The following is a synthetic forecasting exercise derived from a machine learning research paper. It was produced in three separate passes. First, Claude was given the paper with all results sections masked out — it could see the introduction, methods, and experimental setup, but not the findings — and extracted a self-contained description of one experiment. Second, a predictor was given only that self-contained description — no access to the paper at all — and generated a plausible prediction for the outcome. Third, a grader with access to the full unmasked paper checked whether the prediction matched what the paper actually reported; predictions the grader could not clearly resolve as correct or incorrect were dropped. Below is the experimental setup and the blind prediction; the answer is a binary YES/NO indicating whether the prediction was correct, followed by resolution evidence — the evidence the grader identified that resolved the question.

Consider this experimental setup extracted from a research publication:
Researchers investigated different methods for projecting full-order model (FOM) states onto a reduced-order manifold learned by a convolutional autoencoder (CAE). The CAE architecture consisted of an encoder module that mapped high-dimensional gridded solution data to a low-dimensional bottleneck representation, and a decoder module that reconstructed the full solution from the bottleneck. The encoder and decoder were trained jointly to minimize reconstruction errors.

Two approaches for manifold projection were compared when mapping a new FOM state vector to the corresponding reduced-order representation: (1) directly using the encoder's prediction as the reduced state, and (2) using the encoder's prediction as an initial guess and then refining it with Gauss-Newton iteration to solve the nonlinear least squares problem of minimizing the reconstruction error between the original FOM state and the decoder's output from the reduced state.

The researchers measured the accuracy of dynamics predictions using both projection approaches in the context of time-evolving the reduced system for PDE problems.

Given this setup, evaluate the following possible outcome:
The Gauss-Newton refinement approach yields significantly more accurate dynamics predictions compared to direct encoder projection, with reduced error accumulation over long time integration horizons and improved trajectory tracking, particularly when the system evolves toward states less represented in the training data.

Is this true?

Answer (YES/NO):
__________
[YOUR TASK] Return the listing above verbatim.

[THE COMPLETED TASK]
The following is a synthetic forecasting exercise derived from a machine learning research paper. It was produced in three separate passes. First, Claude was given the paper with all results sections masked out — it could see the introduction, methods, and experimental setup, but not the findings — and extracted a self-contained description of one experiment. Second, a predictor was given only that self-contained description — no access to the paper at all — and generated a plausible prediction for the outcome. Third, a grader with access to the full unmasked paper checked whether the prediction matched what the paper actually reported; predictions the grader could not clearly resolve as correct or incorrect were dropped. Below is the experimental setup and the blind prediction; the answer is a binary YES/NO indicating whether the prediction was correct, followed by resolution evidence — the evidence the grader identified that resolved the question.

Consider this experimental setup extracted from a research publication:
Researchers investigated different methods for projecting full-order model (FOM) states onto a reduced-order manifold learned by a convolutional autoencoder (CAE). The CAE architecture consisted of an encoder module that mapped high-dimensional gridded solution data to a low-dimensional bottleneck representation, and a decoder module that reconstructed the full solution from the bottleneck. The encoder and decoder were trained jointly to minimize reconstruction errors.

Two approaches for manifold projection were compared when mapping a new FOM state vector to the corresponding reduced-order representation: (1) directly using the encoder's prediction as the reduced state, and (2) using the encoder's prediction as an initial guess and then refining it with Gauss-Newton iteration to solve the nonlinear least squares problem of minimizing the reconstruction error between the original FOM state and the decoder's output from the reduced state.

The researchers measured the accuracy of dynamics predictions using both projection approaches in the context of time-evolving the reduced system for PDE problems.

Given this setup, evaluate the following possible outcome:
The Gauss-Newton refinement approach yields significantly more accurate dynamics predictions compared to direct encoder projection, with reduced error accumulation over long time integration horizons and improved trajectory tracking, particularly when the system evolves toward states less represented in the training data.

Is this true?

Answer (YES/NO):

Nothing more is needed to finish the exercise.